Rhiannon learned this spring that she won a prestigious full-ride Boettcher Scholarship for college. The scholarship is awarded to high-achieving students who pursue their higher educations at four-year, nonprofit institutions in Colorado. Rhiannon plans to attend the University of Colorado in Boulder, wehre she plans to study Ecology & Environmental Biology and Political Science with a minor in Leadership Studies.
Rhiannon’s journey back from her health threat holds a wider lesson, Moore said.
“She’s been a very positive influence on others,” he said. “It’s a really good example for others: when bad things happen, don’t give up.”
In turn, Rhiannon’s mother, Laura, believes her daughter has learned from her ordeal.

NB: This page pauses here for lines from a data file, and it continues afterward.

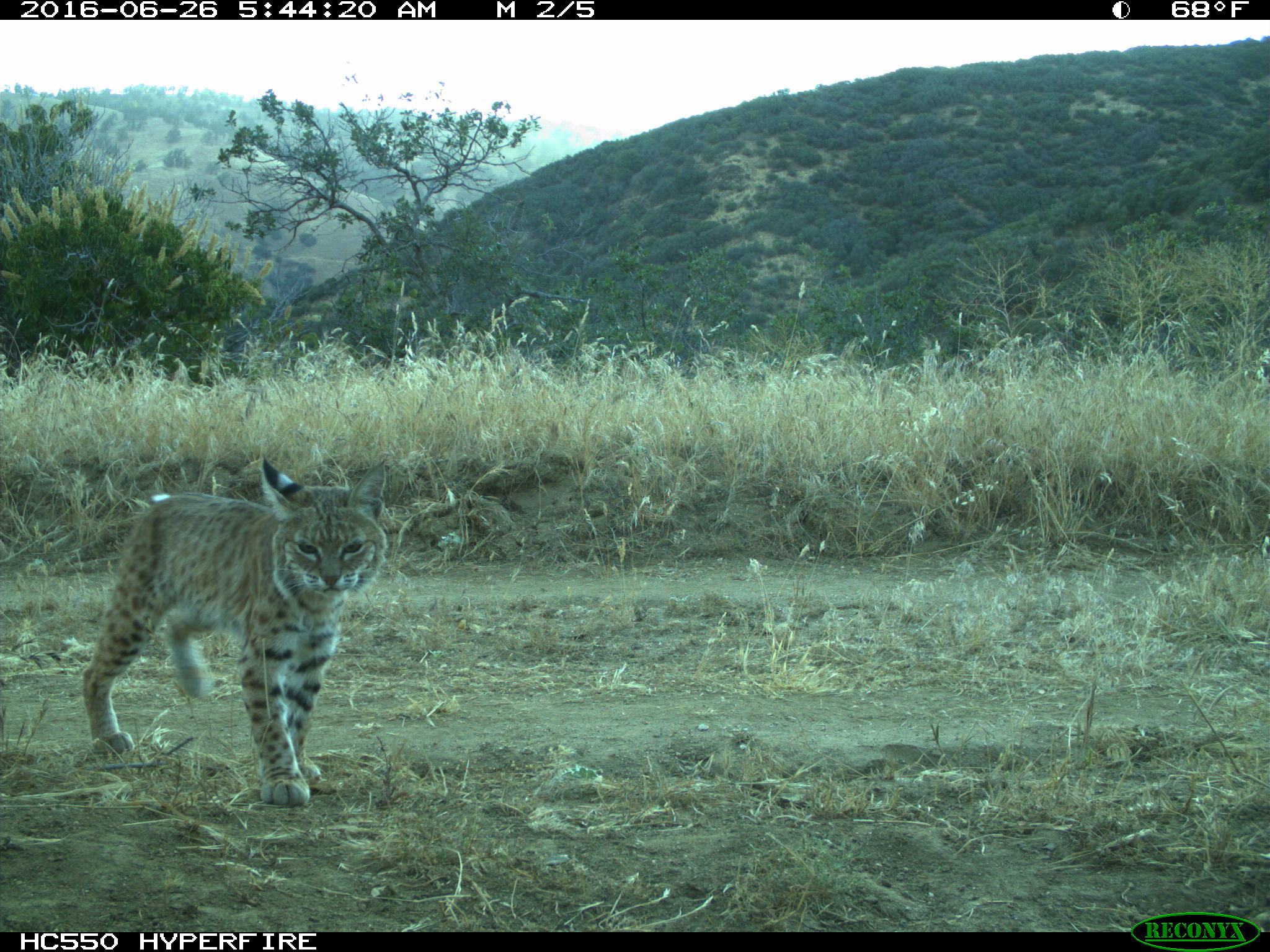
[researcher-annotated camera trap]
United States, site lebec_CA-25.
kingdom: Animalia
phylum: Chordata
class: Mammalia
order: Carnivora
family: Felidae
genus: Lynx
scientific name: Lynx rufus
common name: bobcat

“Rhiannon had to figure out who she was,” Laura said. “Academics were very hard and she couldn’t run. Sitting with all that, she had to figure out ‘How am I going to be in the world and manage a medical condition and more going forward?’ She doesn’t give herself enough credit for that.”
The road forward
Having survived one dangerous blood clot episode, Rhiannon is at higher risk for another, Bull said. But she is minimizing it by getting off estrogen, and he conducted a test in December called VO2 max to measure her aerobic fitness.
“All aspects of her heart, lung and muscle function are normal,” Bull said. “Her prognosis is excellent.”
To eliminate another potential risk factor, Rhiannon underwent genetic tests to identify possible mutations linked to forming blood clots. A positive finding would mean she would have to take blood thinners the rest of her life, but they found nothing, she said.
Still she looks ahead with an optimism leavened by a healthy respect for the physical and mental challenge she overcame.
“I’m getting back in shape at this point,” Rhiannon said. “I might never feel just like I did before. I am a lot more aware of my body. But I will be running when the season starts.”